Fig. 2: Cell morphology spaces accurately summarize the complexity of cell shapes.
From: CAJAL enables analysis and integration of single-cell morphological data using metric geometry

a UMAP representation of the cell morphology space of 506 neurons from the murine visual cortex profiled with whole-cell patch-clamp. The representation is colored by the morphological cell populations that resulted from clustering the cell morphology space using Louvain community detection. The morphologies of individual neurons randomly sampled from 4 of the populations are shown for reference. Apical and basal dendrites are indicated in purple and red, respectively. b The UMAP representation is colored by the neuronal type (top), cortical layer (middle), and Cre driver line (bottom).
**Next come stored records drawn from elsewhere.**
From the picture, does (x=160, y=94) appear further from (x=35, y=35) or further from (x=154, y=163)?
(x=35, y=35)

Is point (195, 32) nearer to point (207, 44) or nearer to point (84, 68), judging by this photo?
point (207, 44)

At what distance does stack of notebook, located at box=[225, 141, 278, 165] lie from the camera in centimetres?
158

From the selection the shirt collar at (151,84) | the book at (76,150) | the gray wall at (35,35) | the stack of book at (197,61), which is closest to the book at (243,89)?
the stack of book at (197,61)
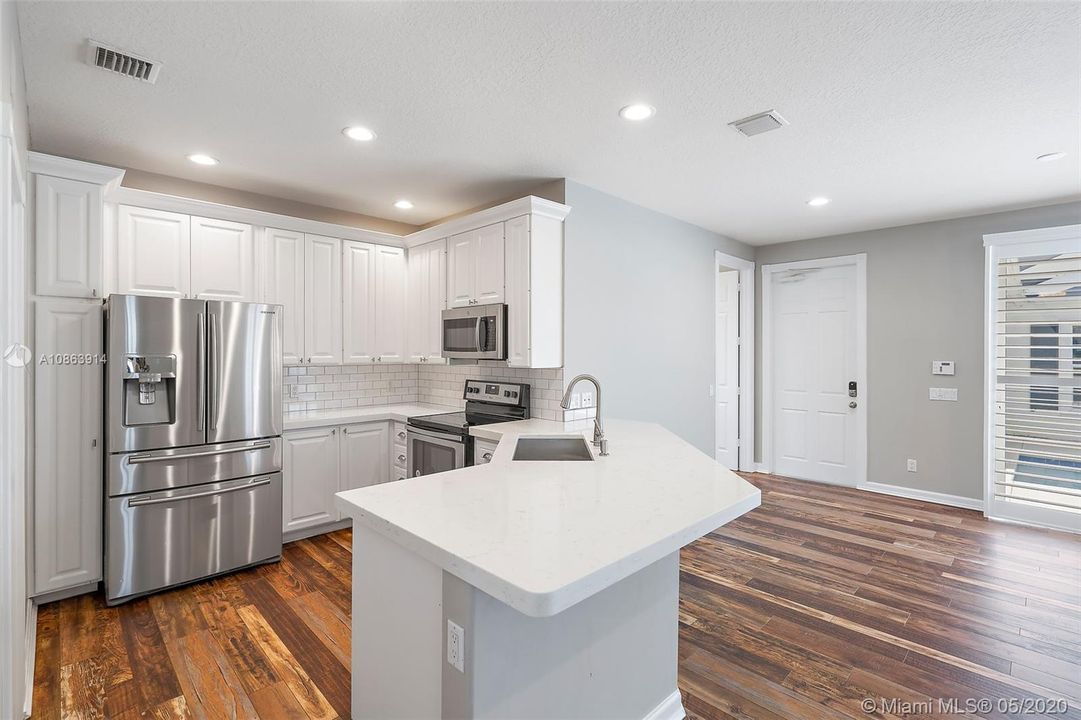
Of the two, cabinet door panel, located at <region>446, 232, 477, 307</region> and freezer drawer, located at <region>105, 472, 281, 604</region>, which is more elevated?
cabinet door panel, located at <region>446, 232, 477, 307</region>

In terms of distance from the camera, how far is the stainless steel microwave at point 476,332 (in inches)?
140

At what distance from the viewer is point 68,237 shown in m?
2.80

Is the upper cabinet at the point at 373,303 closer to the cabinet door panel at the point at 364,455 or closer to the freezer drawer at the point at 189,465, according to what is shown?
the cabinet door panel at the point at 364,455

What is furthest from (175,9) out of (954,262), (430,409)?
(954,262)

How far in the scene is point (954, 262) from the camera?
462cm

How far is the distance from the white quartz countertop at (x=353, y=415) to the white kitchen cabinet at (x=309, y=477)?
0.06m

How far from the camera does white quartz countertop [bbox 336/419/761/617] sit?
3.87ft

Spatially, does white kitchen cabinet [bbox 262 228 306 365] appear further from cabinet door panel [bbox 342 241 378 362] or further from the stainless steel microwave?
the stainless steel microwave

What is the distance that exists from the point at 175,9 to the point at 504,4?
114 centimetres

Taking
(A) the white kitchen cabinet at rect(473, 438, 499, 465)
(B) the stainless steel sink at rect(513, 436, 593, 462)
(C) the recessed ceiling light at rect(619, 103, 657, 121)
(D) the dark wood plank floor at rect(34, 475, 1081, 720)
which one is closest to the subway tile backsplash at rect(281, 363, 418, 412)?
(D) the dark wood plank floor at rect(34, 475, 1081, 720)

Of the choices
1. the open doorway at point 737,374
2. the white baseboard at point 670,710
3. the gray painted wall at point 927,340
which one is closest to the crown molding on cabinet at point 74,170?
the white baseboard at point 670,710

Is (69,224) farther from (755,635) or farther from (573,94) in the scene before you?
(755,635)

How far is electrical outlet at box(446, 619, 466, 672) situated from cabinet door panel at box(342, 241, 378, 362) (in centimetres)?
322

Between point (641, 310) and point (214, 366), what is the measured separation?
2.99 metres
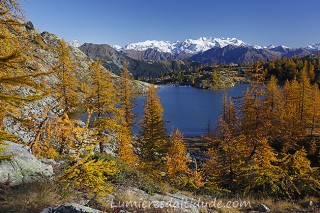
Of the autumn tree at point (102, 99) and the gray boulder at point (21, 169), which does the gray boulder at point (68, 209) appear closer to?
the gray boulder at point (21, 169)

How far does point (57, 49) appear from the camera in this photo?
24.3 m

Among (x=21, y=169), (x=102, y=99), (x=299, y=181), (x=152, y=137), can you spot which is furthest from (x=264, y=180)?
(x=152, y=137)

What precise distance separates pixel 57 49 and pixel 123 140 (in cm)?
1284

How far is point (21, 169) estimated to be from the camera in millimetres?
10609

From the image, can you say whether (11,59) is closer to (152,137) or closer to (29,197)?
(29,197)

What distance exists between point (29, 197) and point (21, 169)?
2884 mm

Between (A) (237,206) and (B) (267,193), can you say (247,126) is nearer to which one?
(B) (267,193)

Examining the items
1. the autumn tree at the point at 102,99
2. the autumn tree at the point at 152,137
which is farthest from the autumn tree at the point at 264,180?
the autumn tree at the point at 102,99

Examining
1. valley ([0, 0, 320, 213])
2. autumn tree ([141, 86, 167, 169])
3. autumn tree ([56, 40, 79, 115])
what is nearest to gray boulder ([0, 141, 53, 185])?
valley ([0, 0, 320, 213])

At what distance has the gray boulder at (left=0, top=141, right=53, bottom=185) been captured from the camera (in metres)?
10.1

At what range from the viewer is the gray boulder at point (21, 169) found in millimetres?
10134

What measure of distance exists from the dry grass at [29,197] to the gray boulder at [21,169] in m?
0.64

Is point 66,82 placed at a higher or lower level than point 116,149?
higher

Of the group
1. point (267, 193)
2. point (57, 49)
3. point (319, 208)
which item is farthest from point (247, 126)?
point (57, 49)
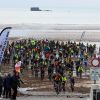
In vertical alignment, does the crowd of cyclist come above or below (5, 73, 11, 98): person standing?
below

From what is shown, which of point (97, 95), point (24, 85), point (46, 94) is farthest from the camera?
point (24, 85)

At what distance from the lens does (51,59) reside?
45.9 m

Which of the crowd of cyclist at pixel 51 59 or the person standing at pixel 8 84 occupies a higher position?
the person standing at pixel 8 84

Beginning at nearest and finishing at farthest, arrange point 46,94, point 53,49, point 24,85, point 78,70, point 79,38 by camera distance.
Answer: point 46,94 → point 24,85 → point 78,70 → point 53,49 → point 79,38

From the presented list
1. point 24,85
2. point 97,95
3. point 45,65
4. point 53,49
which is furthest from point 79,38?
point 97,95

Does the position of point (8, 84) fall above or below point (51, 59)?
above

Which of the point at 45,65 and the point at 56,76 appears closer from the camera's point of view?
the point at 56,76

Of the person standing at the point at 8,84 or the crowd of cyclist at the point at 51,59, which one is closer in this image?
the person standing at the point at 8,84

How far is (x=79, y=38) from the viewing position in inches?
3295

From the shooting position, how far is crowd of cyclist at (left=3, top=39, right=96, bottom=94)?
38.4m

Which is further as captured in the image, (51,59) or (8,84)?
(51,59)

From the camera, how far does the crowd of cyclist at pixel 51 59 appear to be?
38.4 m

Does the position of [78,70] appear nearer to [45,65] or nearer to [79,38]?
[45,65]

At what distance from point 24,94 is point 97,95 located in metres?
10.3
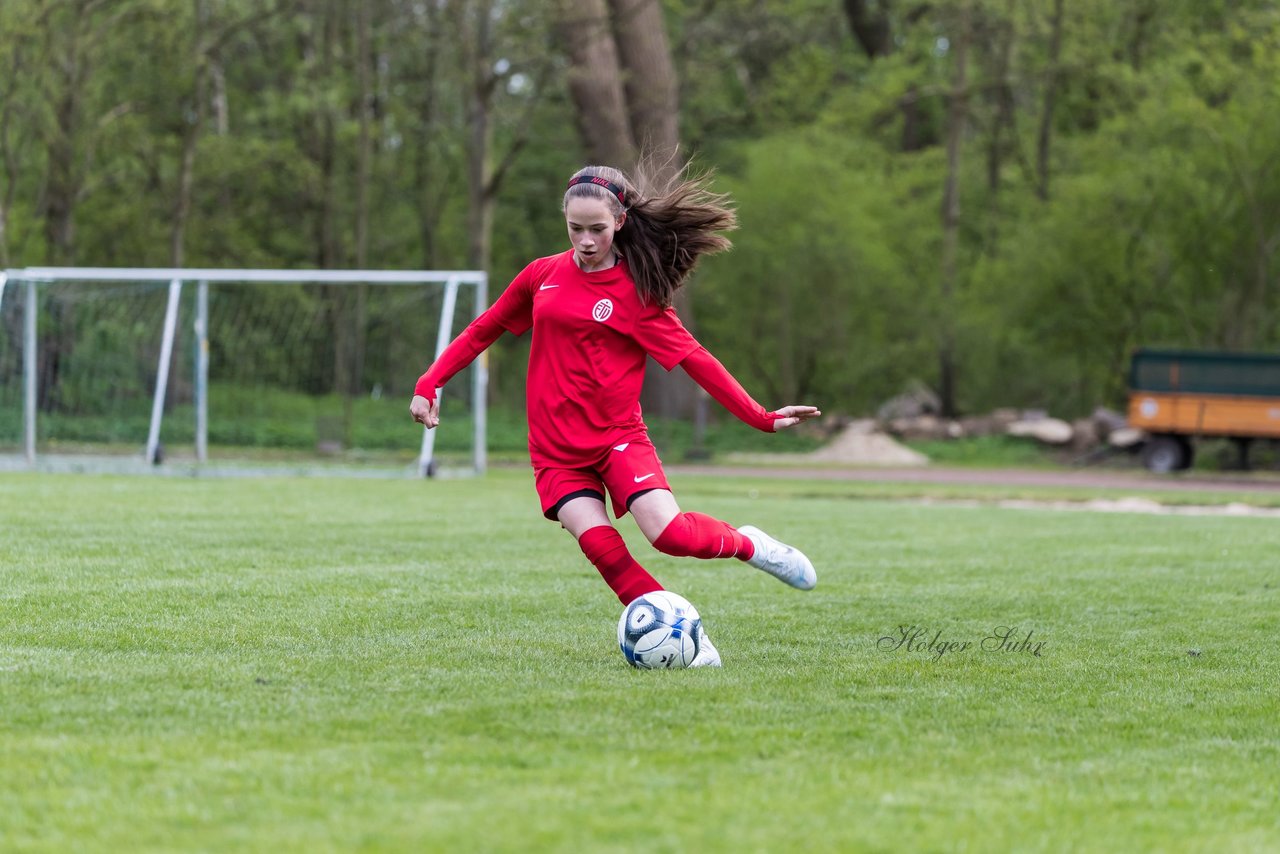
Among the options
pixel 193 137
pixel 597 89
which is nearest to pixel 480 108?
pixel 597 89

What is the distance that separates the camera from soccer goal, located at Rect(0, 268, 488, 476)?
2139 centimetres

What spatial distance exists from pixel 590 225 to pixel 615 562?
1.31 metres

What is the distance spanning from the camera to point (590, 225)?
243 inches

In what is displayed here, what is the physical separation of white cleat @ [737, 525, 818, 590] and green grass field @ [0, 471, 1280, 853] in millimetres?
313

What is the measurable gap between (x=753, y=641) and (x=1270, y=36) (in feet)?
89.1

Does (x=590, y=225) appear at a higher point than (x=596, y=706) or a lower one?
higher

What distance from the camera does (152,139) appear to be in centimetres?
3353

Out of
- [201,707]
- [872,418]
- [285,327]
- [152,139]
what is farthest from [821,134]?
[201,707]

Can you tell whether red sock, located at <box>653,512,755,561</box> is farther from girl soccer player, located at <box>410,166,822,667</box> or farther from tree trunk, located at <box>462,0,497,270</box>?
tree trunk, located at <box>462,0,497,270</box>

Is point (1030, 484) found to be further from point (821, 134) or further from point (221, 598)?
point (221, 598)

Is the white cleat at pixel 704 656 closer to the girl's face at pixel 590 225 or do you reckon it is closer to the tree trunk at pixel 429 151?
the girl's face at pixel 590 225

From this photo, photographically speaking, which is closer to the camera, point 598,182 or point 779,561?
point 598,182

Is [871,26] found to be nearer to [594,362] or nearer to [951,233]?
[951,233]
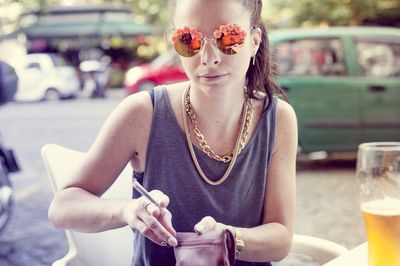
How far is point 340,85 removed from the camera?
5.40m

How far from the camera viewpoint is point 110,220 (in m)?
1.20

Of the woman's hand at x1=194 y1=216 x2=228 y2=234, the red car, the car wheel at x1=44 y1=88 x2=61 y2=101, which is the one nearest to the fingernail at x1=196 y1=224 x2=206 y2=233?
the woman's hand at x1=194 y1=216 x2=228 y2=234

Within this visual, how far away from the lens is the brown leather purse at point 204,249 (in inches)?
38.1

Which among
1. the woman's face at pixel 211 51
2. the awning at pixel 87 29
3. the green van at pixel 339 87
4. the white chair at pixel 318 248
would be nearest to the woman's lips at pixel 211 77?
the woman's face at pixel 211 51

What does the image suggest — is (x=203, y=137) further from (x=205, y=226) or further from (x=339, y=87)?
(x=339, y=87)

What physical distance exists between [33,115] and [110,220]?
881 cm

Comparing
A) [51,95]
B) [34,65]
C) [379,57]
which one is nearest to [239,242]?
[379,57]

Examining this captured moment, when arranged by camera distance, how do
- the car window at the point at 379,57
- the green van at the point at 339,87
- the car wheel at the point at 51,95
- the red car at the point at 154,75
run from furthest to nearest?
the car wheel at the point at 51,95 < the red car at the point at 154,75 < the car window at the point at 379,57 < the green van at the point at 339,87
The GW cell morphology space captures morphological differences between neurons of different molecular type and anatomic location. c The metric structure of the GW morphology space enables performing algebraic operations such as averaging shapes. The figure shows the medoid (indicated with a circle) and average morphologies (in boxes) computed for each of the morphological populations in (a). d Cell-type separation (CTS) score, accuracy, and Matthews correlation coefficient (MCC) for CAJAL and six other neuronal morphometry methods in the task of predicting the molecular and/or anatomic location of individual neurons in four datasets (one patch-clamp, two Patch-seq, and one fMOST datasets). The dashed line indicates the accuracy of a random classifier. More detailed information is presented in Supplementary Tables 1 and 2. Source data are provided as a Source data file.